Print each of the records below again, line for line and without any changes.

%%

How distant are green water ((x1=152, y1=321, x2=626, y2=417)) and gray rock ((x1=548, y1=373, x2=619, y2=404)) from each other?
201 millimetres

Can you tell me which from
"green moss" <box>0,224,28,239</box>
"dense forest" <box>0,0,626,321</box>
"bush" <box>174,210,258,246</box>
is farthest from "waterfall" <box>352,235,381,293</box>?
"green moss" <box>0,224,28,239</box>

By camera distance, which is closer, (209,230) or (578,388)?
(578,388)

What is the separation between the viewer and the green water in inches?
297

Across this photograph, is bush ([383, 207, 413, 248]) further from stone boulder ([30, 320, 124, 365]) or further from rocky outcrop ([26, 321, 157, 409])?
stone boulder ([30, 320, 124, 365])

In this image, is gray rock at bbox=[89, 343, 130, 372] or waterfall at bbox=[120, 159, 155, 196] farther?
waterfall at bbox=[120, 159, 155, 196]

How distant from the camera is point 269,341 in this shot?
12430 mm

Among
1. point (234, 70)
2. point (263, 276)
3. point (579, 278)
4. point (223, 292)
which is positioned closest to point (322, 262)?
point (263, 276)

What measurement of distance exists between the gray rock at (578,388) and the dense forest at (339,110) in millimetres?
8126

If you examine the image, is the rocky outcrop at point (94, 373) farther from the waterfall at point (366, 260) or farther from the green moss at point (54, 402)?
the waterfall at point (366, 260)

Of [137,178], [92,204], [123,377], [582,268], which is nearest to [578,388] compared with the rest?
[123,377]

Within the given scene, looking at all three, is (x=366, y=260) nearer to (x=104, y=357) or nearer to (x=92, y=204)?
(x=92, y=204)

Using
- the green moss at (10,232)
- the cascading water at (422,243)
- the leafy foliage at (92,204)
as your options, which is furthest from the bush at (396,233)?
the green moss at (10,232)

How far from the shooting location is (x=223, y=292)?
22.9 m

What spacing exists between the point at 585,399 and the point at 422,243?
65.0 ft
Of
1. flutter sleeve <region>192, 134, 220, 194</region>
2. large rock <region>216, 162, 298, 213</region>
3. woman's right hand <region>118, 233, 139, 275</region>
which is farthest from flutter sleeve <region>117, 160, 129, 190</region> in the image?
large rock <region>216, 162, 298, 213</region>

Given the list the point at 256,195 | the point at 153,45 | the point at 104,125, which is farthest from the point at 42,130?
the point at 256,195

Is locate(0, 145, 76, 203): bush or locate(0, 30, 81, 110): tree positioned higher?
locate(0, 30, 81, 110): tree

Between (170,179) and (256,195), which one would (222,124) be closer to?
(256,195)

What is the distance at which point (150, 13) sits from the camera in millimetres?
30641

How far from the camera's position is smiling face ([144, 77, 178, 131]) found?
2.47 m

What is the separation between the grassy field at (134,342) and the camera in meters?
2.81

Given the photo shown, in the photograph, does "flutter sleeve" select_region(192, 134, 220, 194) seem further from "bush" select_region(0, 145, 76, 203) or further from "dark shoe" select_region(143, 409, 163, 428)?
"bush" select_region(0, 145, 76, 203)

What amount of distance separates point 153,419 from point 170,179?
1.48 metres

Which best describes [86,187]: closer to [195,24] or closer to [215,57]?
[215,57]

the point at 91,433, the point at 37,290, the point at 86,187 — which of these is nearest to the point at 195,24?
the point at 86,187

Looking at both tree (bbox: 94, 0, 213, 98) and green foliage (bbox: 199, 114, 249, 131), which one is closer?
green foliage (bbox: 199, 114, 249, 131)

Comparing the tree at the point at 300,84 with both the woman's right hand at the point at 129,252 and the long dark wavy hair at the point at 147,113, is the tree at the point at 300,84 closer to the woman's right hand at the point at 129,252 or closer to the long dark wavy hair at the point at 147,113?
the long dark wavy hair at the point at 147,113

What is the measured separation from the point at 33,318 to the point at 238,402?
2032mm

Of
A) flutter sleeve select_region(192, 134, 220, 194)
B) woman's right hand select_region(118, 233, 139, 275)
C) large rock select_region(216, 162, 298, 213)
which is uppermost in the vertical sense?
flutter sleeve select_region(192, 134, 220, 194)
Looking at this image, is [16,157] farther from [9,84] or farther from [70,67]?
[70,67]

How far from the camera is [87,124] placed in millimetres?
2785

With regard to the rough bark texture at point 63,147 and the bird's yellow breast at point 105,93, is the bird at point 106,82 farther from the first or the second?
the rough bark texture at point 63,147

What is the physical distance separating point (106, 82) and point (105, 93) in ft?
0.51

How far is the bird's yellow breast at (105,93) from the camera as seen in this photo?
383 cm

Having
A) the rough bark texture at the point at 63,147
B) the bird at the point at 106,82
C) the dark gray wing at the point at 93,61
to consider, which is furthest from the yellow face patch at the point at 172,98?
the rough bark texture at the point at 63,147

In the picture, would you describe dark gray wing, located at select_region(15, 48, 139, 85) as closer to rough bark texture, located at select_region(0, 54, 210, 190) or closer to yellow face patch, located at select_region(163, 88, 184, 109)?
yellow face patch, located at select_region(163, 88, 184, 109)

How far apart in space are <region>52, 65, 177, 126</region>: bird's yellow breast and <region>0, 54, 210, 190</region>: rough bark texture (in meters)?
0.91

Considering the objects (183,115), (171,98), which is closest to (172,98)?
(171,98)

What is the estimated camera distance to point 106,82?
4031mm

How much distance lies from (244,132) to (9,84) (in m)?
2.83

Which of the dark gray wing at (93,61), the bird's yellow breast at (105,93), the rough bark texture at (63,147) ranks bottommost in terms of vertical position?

%%

- _SOLUTION TO THIS TASK_
How distant are green water ((x1=152, y1=321, x2=626, y2=417)) and gray rock ((x1=548, y1=373, x2=619, y2=404)) from each other?
201 millimetres

Can you tell me which from
"green moss" <box>0,224,28,239</box>
"dense forest" <box>0,0,626,321</box>
"bush" <box>174,210,258,246</box>
is farthest from "waterfall" <box>352,235,381,293</box>?
"green moss" <box>0,224,28,239</box>

By camera distance, which is closer, (209,230) or (578,388)?
(578,388)

What is the separation between the viewer and the green water in inches?
297

Across this photograph, is bush ([383, 207, 413, 248]) further from stone boulder ([30, 320, 124, 365]) or further from rocky outcrop ([26, 321, 157, 409])?
stone boulder ([30, 320, 124, 365])

In this image, is gray rock at bbox=[89, 343, 130, 372] or waterfall at bbox=[120, 159, 155, 196] farther?
waterfall at bbox=[120, 159, 155, 196]

How distant from the camera is point 269,341 in this shot?
12430 mm

Among
1. point (234, 70)
2. point (263, 276)
3. point (579, 278)
4. point (223, 292)
which is positioned closest to point (322, 262)?
point (263, 276)

What measurement of distance exists between the gray rock at (578,388) and the dense forest at (339,110) in millimetres?
8126

If you examine the image, is the rocky outcrop at point (94, 373) farther from the waterfall at point (366, 260) or farther from the green moss at point (54, 402)?
the waterfall at point (366, 260)

Of [137,178], [92,204], [123,377], [582,268], which is nearest to [578,388] compared with the rest?
[123,377]

Within the given scene, looking at all three, is (x=366, y=260) nearer to (x=104, y=357) or nearer to (x=92, y=204)?
(x=92, y=204)

Using
- the green moss at (10,232)
- the cascading water at (422,243)
- the leafy foliage at (92,204)
as your options, which is furthest from the bush at (396,233)?
the green moss at (10,232)

How far from the shooting location is (x=223, y=292)?
22.9 m

What spacing exists between the point at 585,399 and the point at 422,243?
65.0 ft
Of
1. flutter sleeve <region>192, 134, 220, 194</region>
2. large rock <region>216, 162, 298, 213</region>
3. woman's right hand <region>118, 233, 139, 275</region>
which is farthest from flutter sleeve <region>117, 160, 129, 190</region> in the image?
large rock <region>216, 162, 298, 213</region>

Given the list the point at 256,195 | the point at 153,45 | the point at 104,125, which is farthest from the point at 42,130?
the point at 256,195

Is locate(0, 145, 76, 203): bush or locate(0, 30, 81, 110): tree positioned higher?
locate(0, 30, 81, 110): tree

Between (170,179) and (256,195), which one would (222,124) be closer to?
(256,195)

What is the distance at which point (150, 13) sits from the camera in millimetres?
30641

How far from the camera's position is smiling face ([144, 77, 178, 131]) found?
2.47 m

What is the separation between the grassy field at (134,342) and the camera in meters?
2.81

Given the photo shown, in the photograph, does "flutter sleeve" select_region(192, 134, 220, 194) seem further from "bush" select_region(0, 145, 76, 203) or further from "dark shoe" select_region(143, 409, 163, 428)?
"bush" select_region(0, 145, 76, 203)

What amount of distance separates point 153,419 from point 170,179?
1.48 metres

Which best describes [86,187]: closer to [195,24] or closer to [215,57]?
[215,57]

the point at 91,433, the point at 37,290, the point at 86,187 — which of these is nearest to the point at 195,24?
the point at 86,187

Looking at both tree (bbox: 94, 0, 213, 98) and green foliage (bbox: 199, 114, 249, 131), which one is closer?
green foliage (bbox: 199, 114, 249, 131)

Comparing the tree at the point at 300,84 with both the woman's right hand at the point at 129,252 and the long dark wavy hair at the point at 147,113, is the tree at the point at 300,84 closer to the woman's right hand at the point at 129,252 or closer to the long dark wavy hair at the point at 147,113?
the long dark wavy hair at the point at 147,113

What is the measured separation from the point at 33,318 to the point at 238,402?
2032mm

Of
A) flutter sleeve select_region(192, 134, 220, 194)
B) woman's right hand select_region(118, 233, 139, 275)
C) large rock select_region(216, 162, 298, 213)
which is uppermost in the vertical sense?
flutter sleeve select_region(192, 134, 220, 194)
Looking at this image, is [16,157] farther from [9,84] or farther from [70,67]?
[70,67]

How far from the camera is [87,124] placed in millimetres?
2785

With regard to the rough bark texture at point 63,147 and the bird's yellow breast at point 105,93, is the bird at point 106,82 farther from the first or the second?
the rough bark texture at point 63,147

What is the physical distance separating point (106, 82) and point (105, 93) in ft?
0.51

How far is the bird's yellow breast at (105,93) from the camera as seen in this photo?
383 cm

Having
A) the rough bark texture at the point at 63,147
B) the bird at the point at 106,82
C) the dark gray wing at the point at 93,61
to consider, which is furthest from the yellow face patch at the point at 172,98?
the rough bark texture at the point at 63,147

In the picture, would you describe dark gray wing, located at select_region(15, 48, 139, 85) as closer to rough bark texture, located at select_region(0, 54, 210, 190) or closer to yellow face patch, located at select_region(163, 88, 184, 109)?
yellow face patch, located at select_region(163, 88, 184, 109)

How far apart in space are <region>52, 65, 177, 126</region>: bird's yellow breast and <region>0, 54, 210, 190</region>: rough bark texture (in meters)?
0.91

Considering the objects (183,115), (171,98), which is closest to (172,98)?
(171,98)

What is the estimated camera distance to point 106,82?
4031mm

How much distance lies from (244,132) to (9,84) (in m)?
2.83

Which of the dark gray wing at (93,61), the bird's yellow breast at (105,93), the rough bark texture at (63,147) ranks bottommost in terms of vertical position?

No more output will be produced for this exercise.